Several days later, standing awe-struck in the foyer of the magnificent 1930s Hotel Nacional de Cuba, I notice a prominently-positioned tribute to Hemingway. Apparently, in 1955 he had protested vociferously when American mobster Myer Lansky pressured Cuban dictator Fulgencio Batista to let him in on the action at the hotel casino. Unfortunately, Papa was ignored. But it was an impressive demonstration of loyalty to a treasured watering hole as well as his adopted country’s best interests. Obviously the Cuban love affair with Papa cut both ways.
Next day I somehow find myself in Cojimar, a tiny village east of Havana and Hemingway’s base for his pursuit of sailfish, kingfish, swordfish and marlin in the deep currents of the Gulf Stream. Stopping for lunch at Cojimar’s La Terraza (The Terrace) I am no longer really surprised to see a table permanently reserved for the writer – and laid freshly each day - in his favourite position overlooking the bay. 

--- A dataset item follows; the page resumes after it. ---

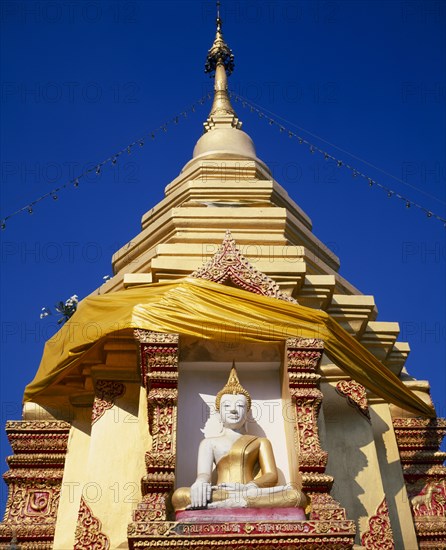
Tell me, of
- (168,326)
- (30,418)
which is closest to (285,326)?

Hemingway's table at La Terraza, Cojimar

The waiter explains how Hemingway spent many an afternoon at that table chatting with local fishermen like Anselmo Hernandez, the model for the old man named Santiago at the heart of ‘The Old Man and the Sea’. The writer also named the young boy in this wonderful story after the son of the bar owner. Finally, hearing that Hemingway donated his Nobel prize for Literature, which he won in 1954, to the Cuban people, I can’t help warming to him.
I spend my final night in Cuba at Havana’s Floridita, the famous fish restaurant/bar, which was reputedly the writer’s favourite haunt. Following Papa’s advice, famously scrawled on the wall at the nearby Bodeguita bar: ‘My mojito in La Bodeguita, my daiquiri in El Floridita’, I am enjoying an unaccustomed second daiquiri.
Throwing avoidance to the wind, I schmooze up to the life-size bronze statue of Hemingway lounging on a stool at the bar. Confiding my embryonic literary ambitions to the statue’s attentive ear, I reflect that Hemingway is not such a bad travelling companion after all.